Bill Dalton has spent much of his life traveling the roads less traveled. Along the way, he founded a publishing company in a youth hostel in Queensland, Australia, which led to the publication of his ground-breaking Indonesia Handbook which the London Sunday Times called "one of the best practical guides ever written about any country."
In the course of his 17 years as publisher and owner of Moon Publications, Dalton produced a series of 65 guidebooks to countries and regions around the world as well as to a number of U.S. states. The Moon Handbook series became known for its award-winning, well-written and exceptionally informative guides. In 1999, Dalton sold all his remaining shares in the company in order to freelance and consult.
Although the field is now crowded with more than a dozen guides to Indonesia, Dalton’s classic guidebooks to Indonesia still hold a special place. Kal Muller has dubbed him "the dean of Indonesia travel writers." Dalton says, "Although the practical information in my books are now out of date, the cultural and historical material is still very sound."
After graduating with a Candidatus Magistratus degree from the University of Copenhagen in 1970, Dalton embarked on a seven year journey through 67 countries around the world.

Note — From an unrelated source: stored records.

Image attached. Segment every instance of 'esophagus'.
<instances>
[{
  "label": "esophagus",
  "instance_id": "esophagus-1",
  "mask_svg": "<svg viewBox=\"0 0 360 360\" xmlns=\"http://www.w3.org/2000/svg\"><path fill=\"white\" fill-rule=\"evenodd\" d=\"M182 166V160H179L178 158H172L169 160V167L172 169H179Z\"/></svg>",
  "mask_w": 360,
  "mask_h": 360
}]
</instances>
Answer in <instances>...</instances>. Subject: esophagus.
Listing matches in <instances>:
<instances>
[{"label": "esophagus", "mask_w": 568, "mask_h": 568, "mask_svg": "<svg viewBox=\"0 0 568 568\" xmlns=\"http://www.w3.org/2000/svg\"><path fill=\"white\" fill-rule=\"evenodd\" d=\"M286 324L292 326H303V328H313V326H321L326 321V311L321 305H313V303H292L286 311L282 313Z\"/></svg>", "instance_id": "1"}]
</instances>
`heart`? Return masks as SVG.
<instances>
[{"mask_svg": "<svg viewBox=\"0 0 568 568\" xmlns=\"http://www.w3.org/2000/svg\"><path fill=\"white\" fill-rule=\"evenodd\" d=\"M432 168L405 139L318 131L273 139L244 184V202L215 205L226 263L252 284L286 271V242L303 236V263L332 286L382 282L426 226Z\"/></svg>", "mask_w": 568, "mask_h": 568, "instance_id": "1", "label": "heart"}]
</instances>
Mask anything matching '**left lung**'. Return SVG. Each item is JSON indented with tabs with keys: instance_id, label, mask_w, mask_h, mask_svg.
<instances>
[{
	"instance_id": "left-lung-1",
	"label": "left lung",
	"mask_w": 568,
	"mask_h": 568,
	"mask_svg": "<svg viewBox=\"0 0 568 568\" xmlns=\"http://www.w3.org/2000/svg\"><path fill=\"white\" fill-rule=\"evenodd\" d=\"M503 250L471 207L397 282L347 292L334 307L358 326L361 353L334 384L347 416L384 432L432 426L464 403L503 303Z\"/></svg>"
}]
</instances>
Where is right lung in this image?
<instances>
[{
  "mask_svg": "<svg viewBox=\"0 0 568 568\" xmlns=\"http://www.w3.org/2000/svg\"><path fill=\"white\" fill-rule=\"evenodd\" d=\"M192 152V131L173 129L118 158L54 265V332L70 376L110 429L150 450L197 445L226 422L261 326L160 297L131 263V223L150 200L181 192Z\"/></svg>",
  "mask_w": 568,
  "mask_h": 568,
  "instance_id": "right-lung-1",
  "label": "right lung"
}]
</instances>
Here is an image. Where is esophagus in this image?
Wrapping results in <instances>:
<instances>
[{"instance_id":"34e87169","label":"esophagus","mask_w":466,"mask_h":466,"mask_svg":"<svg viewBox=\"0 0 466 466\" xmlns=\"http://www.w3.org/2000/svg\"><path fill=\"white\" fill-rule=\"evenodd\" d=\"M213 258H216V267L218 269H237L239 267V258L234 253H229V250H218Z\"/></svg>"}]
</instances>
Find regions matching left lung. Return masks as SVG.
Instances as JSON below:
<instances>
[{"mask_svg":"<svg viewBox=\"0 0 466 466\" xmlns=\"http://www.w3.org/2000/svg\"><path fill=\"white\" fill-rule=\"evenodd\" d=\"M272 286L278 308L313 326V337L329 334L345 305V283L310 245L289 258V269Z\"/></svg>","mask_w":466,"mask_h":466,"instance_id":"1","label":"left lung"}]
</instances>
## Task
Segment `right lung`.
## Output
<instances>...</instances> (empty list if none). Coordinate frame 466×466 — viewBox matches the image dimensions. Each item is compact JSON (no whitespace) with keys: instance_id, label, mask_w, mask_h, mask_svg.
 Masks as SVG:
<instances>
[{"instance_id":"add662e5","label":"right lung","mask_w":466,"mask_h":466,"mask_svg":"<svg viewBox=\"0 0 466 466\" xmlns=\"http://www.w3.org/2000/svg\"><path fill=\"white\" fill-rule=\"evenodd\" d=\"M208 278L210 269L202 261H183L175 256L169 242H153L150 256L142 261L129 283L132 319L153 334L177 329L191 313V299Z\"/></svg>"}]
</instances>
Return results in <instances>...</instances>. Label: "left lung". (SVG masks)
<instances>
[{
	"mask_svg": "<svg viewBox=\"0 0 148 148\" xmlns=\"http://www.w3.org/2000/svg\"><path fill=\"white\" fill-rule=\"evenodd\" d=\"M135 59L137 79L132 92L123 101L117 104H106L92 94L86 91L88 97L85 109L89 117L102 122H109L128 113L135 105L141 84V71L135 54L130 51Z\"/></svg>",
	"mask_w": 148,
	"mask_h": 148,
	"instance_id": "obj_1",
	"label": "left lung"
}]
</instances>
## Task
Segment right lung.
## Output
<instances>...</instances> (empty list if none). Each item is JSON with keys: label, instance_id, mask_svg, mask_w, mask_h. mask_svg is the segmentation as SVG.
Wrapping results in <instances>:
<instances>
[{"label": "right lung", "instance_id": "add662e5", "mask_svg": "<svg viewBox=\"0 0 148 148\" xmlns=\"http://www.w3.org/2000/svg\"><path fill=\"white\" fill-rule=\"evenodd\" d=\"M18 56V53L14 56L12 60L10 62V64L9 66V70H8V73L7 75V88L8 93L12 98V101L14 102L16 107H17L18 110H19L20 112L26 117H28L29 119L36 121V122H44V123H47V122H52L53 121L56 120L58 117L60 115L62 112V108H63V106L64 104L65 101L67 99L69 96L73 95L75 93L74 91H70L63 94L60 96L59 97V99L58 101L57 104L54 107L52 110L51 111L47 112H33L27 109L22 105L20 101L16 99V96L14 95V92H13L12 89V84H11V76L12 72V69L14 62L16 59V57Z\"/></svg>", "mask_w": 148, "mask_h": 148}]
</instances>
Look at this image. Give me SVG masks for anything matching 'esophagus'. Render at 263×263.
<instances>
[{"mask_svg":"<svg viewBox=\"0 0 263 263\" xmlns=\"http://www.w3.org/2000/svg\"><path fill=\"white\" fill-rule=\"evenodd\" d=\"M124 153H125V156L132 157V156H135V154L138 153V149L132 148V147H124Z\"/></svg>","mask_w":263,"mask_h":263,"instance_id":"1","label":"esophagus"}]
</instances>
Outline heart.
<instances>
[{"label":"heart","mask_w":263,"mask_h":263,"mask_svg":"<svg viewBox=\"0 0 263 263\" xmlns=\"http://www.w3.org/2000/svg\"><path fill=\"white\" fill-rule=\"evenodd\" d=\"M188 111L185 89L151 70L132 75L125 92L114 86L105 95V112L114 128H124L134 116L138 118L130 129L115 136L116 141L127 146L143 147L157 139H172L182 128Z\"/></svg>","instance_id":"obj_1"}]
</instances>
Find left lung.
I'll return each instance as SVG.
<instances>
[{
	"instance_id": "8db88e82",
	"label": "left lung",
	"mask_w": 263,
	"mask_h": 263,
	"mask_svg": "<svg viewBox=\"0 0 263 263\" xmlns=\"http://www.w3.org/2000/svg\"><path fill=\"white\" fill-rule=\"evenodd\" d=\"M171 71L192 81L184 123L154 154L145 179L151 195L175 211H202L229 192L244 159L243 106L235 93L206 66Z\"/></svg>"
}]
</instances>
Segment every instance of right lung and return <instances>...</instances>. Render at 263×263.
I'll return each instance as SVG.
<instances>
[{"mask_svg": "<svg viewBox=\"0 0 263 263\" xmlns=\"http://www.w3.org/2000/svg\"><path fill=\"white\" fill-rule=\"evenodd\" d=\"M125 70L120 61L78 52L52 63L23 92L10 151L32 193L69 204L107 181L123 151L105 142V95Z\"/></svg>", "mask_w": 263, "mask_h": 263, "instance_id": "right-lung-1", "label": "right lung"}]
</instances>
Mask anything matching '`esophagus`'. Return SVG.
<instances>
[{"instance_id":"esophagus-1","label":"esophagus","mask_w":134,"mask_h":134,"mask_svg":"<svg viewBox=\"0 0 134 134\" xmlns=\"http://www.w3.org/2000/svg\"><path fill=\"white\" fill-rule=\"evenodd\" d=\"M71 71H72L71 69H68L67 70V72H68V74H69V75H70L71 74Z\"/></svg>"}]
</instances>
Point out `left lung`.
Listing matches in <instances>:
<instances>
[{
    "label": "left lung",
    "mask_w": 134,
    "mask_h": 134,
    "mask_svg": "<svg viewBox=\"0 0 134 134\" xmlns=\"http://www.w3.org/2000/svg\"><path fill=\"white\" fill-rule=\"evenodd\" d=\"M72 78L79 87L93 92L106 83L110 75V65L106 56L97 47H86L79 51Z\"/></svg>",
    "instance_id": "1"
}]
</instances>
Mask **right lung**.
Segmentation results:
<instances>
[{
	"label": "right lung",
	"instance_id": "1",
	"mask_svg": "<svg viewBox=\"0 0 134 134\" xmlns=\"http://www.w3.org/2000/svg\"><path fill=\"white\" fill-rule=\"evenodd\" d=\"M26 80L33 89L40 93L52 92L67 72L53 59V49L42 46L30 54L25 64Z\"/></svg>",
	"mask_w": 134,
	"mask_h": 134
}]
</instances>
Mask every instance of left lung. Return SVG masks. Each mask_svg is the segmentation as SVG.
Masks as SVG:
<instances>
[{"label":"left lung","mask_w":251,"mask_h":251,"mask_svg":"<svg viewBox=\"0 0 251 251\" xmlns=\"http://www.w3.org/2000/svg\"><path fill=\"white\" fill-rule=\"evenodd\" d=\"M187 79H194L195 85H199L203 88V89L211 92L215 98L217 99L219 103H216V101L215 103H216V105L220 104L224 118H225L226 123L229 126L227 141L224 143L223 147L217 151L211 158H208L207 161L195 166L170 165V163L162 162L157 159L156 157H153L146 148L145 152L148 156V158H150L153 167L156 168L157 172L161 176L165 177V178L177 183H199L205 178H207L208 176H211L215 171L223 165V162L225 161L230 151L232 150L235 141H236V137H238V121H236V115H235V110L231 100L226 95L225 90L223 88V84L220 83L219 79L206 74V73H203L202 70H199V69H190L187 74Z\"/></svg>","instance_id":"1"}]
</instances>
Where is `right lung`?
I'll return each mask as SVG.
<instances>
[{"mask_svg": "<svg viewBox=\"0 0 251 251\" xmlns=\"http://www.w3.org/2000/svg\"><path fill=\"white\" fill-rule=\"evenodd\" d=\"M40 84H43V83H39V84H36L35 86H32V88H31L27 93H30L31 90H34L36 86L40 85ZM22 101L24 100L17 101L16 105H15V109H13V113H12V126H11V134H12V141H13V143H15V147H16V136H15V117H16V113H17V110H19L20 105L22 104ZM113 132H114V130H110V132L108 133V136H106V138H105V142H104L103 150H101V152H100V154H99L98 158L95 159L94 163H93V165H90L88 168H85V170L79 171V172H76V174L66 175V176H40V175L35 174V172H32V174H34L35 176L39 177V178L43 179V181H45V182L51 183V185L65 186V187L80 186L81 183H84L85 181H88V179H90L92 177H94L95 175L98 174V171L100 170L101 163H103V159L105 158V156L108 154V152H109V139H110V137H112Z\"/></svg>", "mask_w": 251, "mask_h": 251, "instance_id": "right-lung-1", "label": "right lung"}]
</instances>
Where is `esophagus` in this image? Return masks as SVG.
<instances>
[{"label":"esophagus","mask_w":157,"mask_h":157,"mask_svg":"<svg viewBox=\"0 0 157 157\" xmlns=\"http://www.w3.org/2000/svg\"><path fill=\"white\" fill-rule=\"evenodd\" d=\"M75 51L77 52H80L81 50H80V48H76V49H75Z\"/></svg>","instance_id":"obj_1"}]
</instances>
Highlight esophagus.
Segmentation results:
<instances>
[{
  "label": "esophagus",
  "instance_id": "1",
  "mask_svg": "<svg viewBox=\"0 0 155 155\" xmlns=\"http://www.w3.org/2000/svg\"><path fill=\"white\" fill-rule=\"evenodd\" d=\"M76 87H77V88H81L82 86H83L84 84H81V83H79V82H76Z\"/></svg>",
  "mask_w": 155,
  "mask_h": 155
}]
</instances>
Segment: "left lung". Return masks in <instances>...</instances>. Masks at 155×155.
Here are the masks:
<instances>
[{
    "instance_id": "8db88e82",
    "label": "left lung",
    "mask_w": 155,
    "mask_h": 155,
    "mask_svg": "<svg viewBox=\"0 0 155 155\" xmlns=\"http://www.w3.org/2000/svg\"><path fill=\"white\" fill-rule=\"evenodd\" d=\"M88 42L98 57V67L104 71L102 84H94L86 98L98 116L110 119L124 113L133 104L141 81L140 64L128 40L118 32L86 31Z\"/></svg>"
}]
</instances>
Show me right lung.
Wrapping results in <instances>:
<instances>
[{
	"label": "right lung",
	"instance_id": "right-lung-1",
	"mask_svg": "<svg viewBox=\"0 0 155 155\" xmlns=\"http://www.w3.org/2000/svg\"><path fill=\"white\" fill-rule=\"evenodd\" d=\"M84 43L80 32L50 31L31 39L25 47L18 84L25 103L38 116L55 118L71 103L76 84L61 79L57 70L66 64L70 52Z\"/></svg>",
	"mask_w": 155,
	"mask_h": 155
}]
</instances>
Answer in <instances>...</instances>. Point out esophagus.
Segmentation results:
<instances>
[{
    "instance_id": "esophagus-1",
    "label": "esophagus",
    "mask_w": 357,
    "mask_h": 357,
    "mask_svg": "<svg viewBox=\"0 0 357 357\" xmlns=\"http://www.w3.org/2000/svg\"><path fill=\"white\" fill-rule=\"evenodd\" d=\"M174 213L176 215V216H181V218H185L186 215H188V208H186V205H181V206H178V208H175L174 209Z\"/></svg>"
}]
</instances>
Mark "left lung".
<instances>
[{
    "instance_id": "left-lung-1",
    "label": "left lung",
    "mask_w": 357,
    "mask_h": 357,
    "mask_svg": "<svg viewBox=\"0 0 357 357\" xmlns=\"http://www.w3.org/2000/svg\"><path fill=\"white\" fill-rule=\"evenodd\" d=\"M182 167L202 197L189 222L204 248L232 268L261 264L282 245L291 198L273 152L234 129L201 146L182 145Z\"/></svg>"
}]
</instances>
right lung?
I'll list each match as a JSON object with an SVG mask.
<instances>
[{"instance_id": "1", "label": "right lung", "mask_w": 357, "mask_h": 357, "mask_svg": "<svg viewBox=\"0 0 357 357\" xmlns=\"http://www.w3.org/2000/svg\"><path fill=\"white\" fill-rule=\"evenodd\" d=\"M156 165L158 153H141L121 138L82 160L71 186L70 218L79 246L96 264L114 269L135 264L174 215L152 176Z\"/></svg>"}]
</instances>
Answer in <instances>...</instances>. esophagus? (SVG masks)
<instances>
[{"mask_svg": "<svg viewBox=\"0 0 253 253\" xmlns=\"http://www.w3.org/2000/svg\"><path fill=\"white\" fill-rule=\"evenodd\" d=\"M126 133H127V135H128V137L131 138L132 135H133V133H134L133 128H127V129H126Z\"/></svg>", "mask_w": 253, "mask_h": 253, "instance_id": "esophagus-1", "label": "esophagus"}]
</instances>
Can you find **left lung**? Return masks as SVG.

He first touched down on Indonesian soil in Medan, North Sumatra in 1972 and over the next 33 years Dalton has explored more than 100 of the country’s 17,000 islands.
Dalton has hitched rides on oil company helicoptors, climbed a dozen volcanoes, ridden on top of buses the length of Nusa Tenggara, trekked through mosquito-infested swamps to live amongst aborigine tribes, was arrested and interrogated during the Suharto regime as a trouble-making journalist. "They didn’t like me calling Suharto’s wife "Madame Ten Percent." He is considered one of the world’s foremost travel experts on Indonesia.
For seven years, starting in the early 1990s, Dalton worked as a tour leader for Mountain Travel of California and Asia Transpacific Journeys of Colorado, leading adventure tours all over the eastern islands, Sulawesi, Central Kalimantan and Papua. He has led a total of 16 wildlife and cultural tours to Komodo Island and to the Tanjung Putih Orangutan Reserve of central Kalimantan. "I never thought I’d become bored seeing orangutans and komodo dragons in the wild, but I did." Finally, in 1999, he led a group of New Yorkers who cured him of ever wanting to lead another tour again in his life.
I recently visited Dalton in the mountains of Bali where he lives with his Indonesian wife and four year old daughter. I asked him how he got started traveling. "Travel got into my blood very early. When I was growing up in Massachusetts, just six or seven years old, my Dad used to come into my room in the middle of the night, wake me up and tell me to get dressed. We then climbed into the family Chevy and headed out to California, Florida, or god knows where else - sometimes with me driving on his lap. The next morning, after he sobered up, we would find ourselves blinking in the harsh daylight of Time’s Square or the Maine coastline hundreds of miles from home. When he started taking my younger brother along on these "night trips" too, my mother threatened to divorce him, so he stopped. These nocturnal flights were the first time I ever experienced the ecstasy of the open road, and they never left me."
How did you get started writing? "Handing in a short story in the sixth grade was the first time I knew I had writing ability. The teacher was so threatened by my writing that she took me aside after class, asked me if I believed she could write better than me, then gave me a failing grade."
What do you consider your first "break" as a travel writer? One afternoon in 1973 in a youth hostel in northern Australia, I was typing out some tips on travel through Indonesia for a couple of German guys. A crusty old New Zealand journalist named Noel came up and said, "You shouldn’t just give that information away. You should sell it!" He told me about an art festival that was to take place in Nimbin, New South Wales, the following week. This was Australia’s Woodstock. I had met some girls who worked at the Cairns Public Library and they let me sneak in one evening and use the mimeograph copier. I printed out 800 copies of my travel tips, titled it "A Traveller’s Notes: Indonesia," stapled the three sheets together, and the next day got a ride on the back of a motorcycle down to Nimbin. On the first day of the festival I set up shop on a blanket on the town’s main street and sold my little booklet for 50 cents apiece. I made $150 the first day and sold out completely by the 3rd day. I knew I was on to something. This modest typewritten publication eventually grew into a publishing organisation with over 65 titles distributed in 32 countries around the world."
You’ve worked for over 30 years in the book and magazine publishing industry. What advice would you give to someone who is considering going into travel writing? "That is a complicated question because there are really two kinds of travel writing - travel guidebooks and travelogue. Both are sub-specialties of the travel writing genre. In guidebook writing, because of the ferocity of the competition and the paucity of the rewards, I would recommend not taking up this profession if you can possibly help it. As for real expository travel writing, the finest of which emulates great literature, just go for it because if you’re a natural born writer you will never rest until you have at least made the attempt."